Regulator publishes first statutory inquiry report: Lough Neagh Rescue Ltd
The Charity Commission for Northern Ireland, the independent regulator of charities in Northern Ireland, has today (20 January 2015) published its first statutory inquiry report.
The report marks the conclusion of the Commission’s investigation into charity Lough Neagh Rescue Ltd (NIC101051) following the opening of a statutory inquiry in May 2013. The Commission’s inquiry was focussed on addressing concerns about the historic administration and governance of the charity.
The inquiry report provides a statement of the results of the inquiry and is available here.
Initially established at Kinnego Bay, Lurgan, in 1989, Lough Neagh Rescue Ltd provides a volunteer rescue service on Lough Neagh on behalf of the Police Service of Northern Ireland (PSNI) and HM Coastguard.
The charity first came to the attention of the Commission when a group of members approached the regulator in January 2012 to voice concerns about the governance and administration of the charity.

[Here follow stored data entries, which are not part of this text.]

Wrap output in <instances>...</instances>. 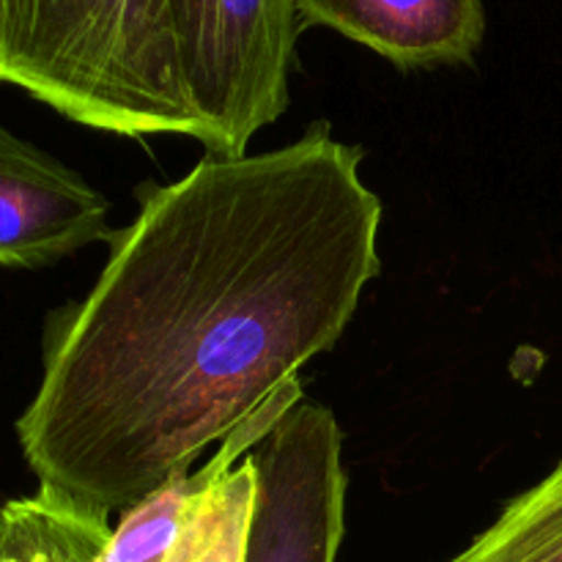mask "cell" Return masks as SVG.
<instances>
[{"label": "cell", "mask_w": 562, "mask_h": 562, "mask_svg": "<svg viewBox=\"0 0 562 562\" xmlns=\"http://www.w3.org/2000/svg\"><path fill=\"white\" fill-rule=\"evenodd\" d=\"M201 146L241 157L289 110L302 31L294 0H165Z\"/></svg>", "instance_id": "3957f363"}, {"label": "cell", "mask_w": 562, "mask_h": 562, "mask_svg": "<svg viewBox=\"0 0 562 562\" xmlns=\"http://www.w3.org/2000/svg\"><path fill=\"white\" fill-rule=\"evenodd\" d=\"M0 82L110 135L201 140L165 0H0Z\"/></svg>", "instance_id": "7a4b0ae2"}, {"label": "cell", "mask_w": 562, "mask_h": 562, "mask_svg": "<svg viewBox=\"0 0 562 562\" xmlns=\"http://www.w3.org/2000/svg\"><path fill=\"white\" fill-rule=\"evenodd\" d=\"M448 562H562V459Z\"/></svg>", "instance_id": "ba28073f"}, {"label": "cell", "mask_w": 562, "mask_h": 562, "mask_svg": "<svg viewBox=\"0 0 562 562\" xmlns=\"http://www.w3.org/2000/svg\"><path fill=\"white\" fill-rule=\"evenodd\" d=\"M203 481H206V464L195 472L190 470L170 477L157 492H151L146 499L126 508L121 514L119 525L113 527V536H110L108 547L102 549L97 562L168 560Z\"/></svg>", "instance_id": "9c48e42d"}, {"label": "cell", "mask_w": 562, "mask_h": 562, "mask_svg": "<svg viewBox=\"0 0 562 562\" xmlns=\"http://www.w3.org/2000/svg\"><path fill=\"white\" fill-rule=\"evenodd\" d=\"M302 27L322 25L398 69L472 64L486 38L483 0H294Z\"/></svg>", "instance_id": "8992f818"}, {"label": "cell", "mask_w": 562, "mask_h": 562, "mask_svg": "<svg viewBox=\"0 0 562 562\" xmlns=\"http://www.w3.org/2000/svg\"><path fill=\"white\" fill-rule=\"evenodd\" d=\"M362 159L316 121L289 146L206 154L137 190L86 300L47 318L42 384L16 420L38 486L124 514L209 445L305 398L300 371L382 272Z\"/></svg>", "instance_id": "6da1fadb"}, {"label": "cell", "mask_w": 562, "mask_h": 562, "mask_svg": "<svg viewBox=\"0 0 562 562\" xmlns=\"http://www.w3.org/2000/svg\"><path fill=\"white\" fill-rule=\"evenodd\" d=\"M250 459L256 505L245 562H338L349 475L333 409L302 398Z\"/></svg>", "instance_id": "277c9868"}, {"label": "cell", "mask_w": 562, "mask_h": 562, "mask_svg": "<svg viewBox=\"0 0 562 562\" xmlns=\"http://www.w3.org/2000/svg\"><path fill=\"white\" fill-rule=\"evenodd\" d=\"M300 401L261 412L220 445L206 461V481L192 499L184 527L165 562H245L256 505V467L250 453Z\"/></svg>", "instance_id": "52a82bcc"}, {"label": "cell", "mask_w": 562, "mask_h": 562, "mask_svg": "<svg viewBox=\"0 0 562 562\" xmlns=\"http://www.w3.org/2000/svg\"><path fill=\"white\" fill-rule=\"evenodd\" d=\"M108 195L0 124V267L38 269L113 239Z\"/></svg>", "instance_id": "5b68a950"}]
</instances>
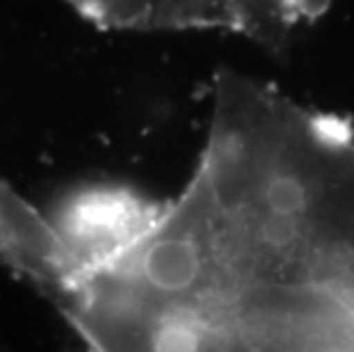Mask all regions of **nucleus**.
<instances>
[{
    "instance_id": "nucleus-2",
    "label": "nucleus",
    "mask_w": 354,
    "mask_h": 352,
    "mask_svg": "<svg viewBox=\"0 0 354 352\" xmlns=\"http://www.w3.org/2000/svg\"><path fill=\"white\" fill-rule=\"evenodd\" d=\"M105 30H217L283 53L315 26L331 0H64Z\"/></svg>"
},
{
    "instance_id": "nucleus-4",
    "label": "nucleus",
    "mask_w": 354,
    "mask_h": 352,
    "mask_svg": "<svg viewBox=\"0 0 354 352\" xmlns=\"http://www.w3.org/2000/svg\"><path fill=\"white\" fill-rule=\"evenodd\" d=\"M0 266L24 275L50 299L76 277V266L50 217L5 181H0Z\"/></svg>"
},
{
    "instance_id": "nucleus-3",
    "label": "nucleus",
    "mask_w": 354,
    "mask_h": 352,
    "mask_svg": "<svg viewBox=\"0 0 354 352\" xmlns=\"http://www.w3.org/2000/svg\"><path fill=\"white\" fill-rule=\"evenodd\" d=\"M156 213L158 206L131 188L96 183L66 194L48 217L78 275L124 252Z\"/></svg>"
},
{
    "instance_id": "nucleus-1",
    "label": "nucleus",
    "mask_w": 354,
    "mask_h": 352,
    "mask_svg": "<svg viewBox=\"0 0 354 352\" xmlns=\"http://www.w3.org/2000/svg\"><path fill=\"white\" fill-rule=\"evenodd\" d=\"M55 304L92 352H354V131L217 73L187 185Z\"/></svg>"
}]
</instances>
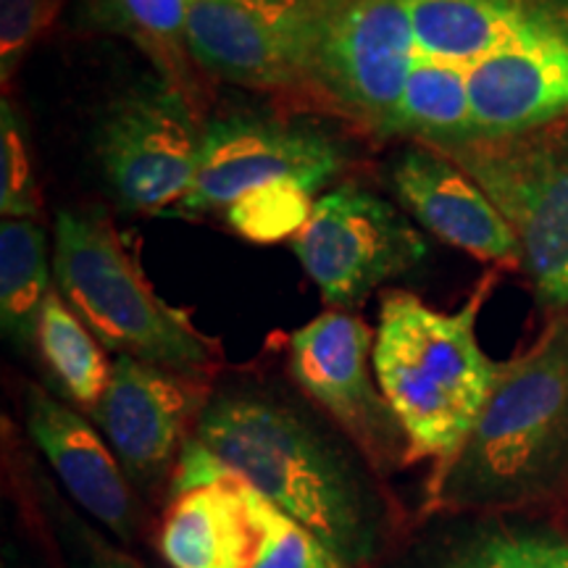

The Commission’s enquiries revealed an internal dispute was ongoing within the charity, which had been exacerbated by historic poor record keeping and a lack of adherence to the charity’s articles of association and company and charity law.
On inspecting the charity’s records, the Commission identified serious issues of concern relating to the governance of the charity while under the chairmanship of a trustee who has since been removed by the Commission, and by his subsequent actions. These actions included freezing the charity bank account and restriction of access to a lifeboat.
Given the serious nature of the issues identified, and the potential impact on the charity’s beneficiaries, in May 2013, the Commission’s escalated its investigation into Lough Neagh Rescue Ltd to statutory inquiry.
As part of this inquiry, in August 2013, the Commission issued an order for the removal of a named individual as a trustee of Lough Neagh Rescue Ltd. The Commission issued further orders to remove five of his colleagues as agents/officers and as members of the charity on October 2013. All of the orders were appealed by the recipients to the Charity Tribunal.
During this period, the Commission also continued working with the charity’s trustees to improve the charity’s governance. This included issuing regulatory guidance to support and guide the charity, ultimately helping support the:
- reinstatement of full access to the charity bank account
- release of a lifeboat from PSNI custody
- reaffirmation of membership based on agreement to a code of conduct
In March 2014, the Commission determined the charity was in a better position to manage its membership internally. Having reviewed its position, the Commission did not oppose the appeals of the five members in the Charity Tribunal.
The appeal against the Commission’s order to remove the trustee continued, with the Charity Tribunal decision ultimately upholding the Commission’s order and detailing eleven counts of mismanagement in relation to the removed trustee. This decision and the associated findings are published at www.courtsni.gov.uk/en-GB/Judicial%20Decisions/Charity_Tribunal_Decisions
In its ruling, the Charity Tribunal stated: “There is no prospect of [the removed trustee] productively contributing to the administration of the affairs of the Charity”, further noting “unless [he] is removed from office, there will be further conflict and disharmony in the management of the Charity.”
The Commission’s inquiry concluded that, following the removal of a trustee and work undertaken by the charity’s trustees in accordance with Commission guidance, the charity is now being managed effectively.
Myles McKeown, Head of Enquiries and Compliance at the Charity Commission for Northern Ireland, said:
“While the Commission is pleased to publish its first statutory inquiry report, marking another step forward in its development as regulator, the report also acts a timely reminder of the importance of good governance within charities.
“Where possible, the Commission will look to work with charities to resolve issues and restore good governance. However, as this case highlights, where appropriate to the level of risk involved, we will not hesitate to take the required, robust action.
“The Commission’s aim in instituting a statutory inquiry into Lough Neagh Rescue – one of the biggest enquiries undertaken to date - was always to improve the governance of the charity so that it can operate effectively and independently as a life saving organisation.
“As well as taking more stringent measures in removing a trustee, the Commission also advised and guided trustees in how to improve the charity’s governance.
“The Commission is satisfied that, at the conclusion of this inquiry, the registered charity Lough Neagh Rescue Ltd has returned to good governance.”
For more information please contact Shirley Kernan, Charity Commission for Northern Ireland Communications Officer, on telephone: 028 3832 0169, mobile: 07827338978 or email: firstname.lastname@example.org
Notes to editors
The Charity Commission for Northern Ireland is the independent regulator of charities in Northern Ireland, established under the Charities Act (Northern Ireland) 2008.
The Commission has statutory objectives to ensure trustees comply with their legal obligations in managing charities, and to increase public trust and confidence in charities. This includes a statutory function to identify and investigate apparent misconduct or mismanagement in the administration of charities, and to take remedial or protective action.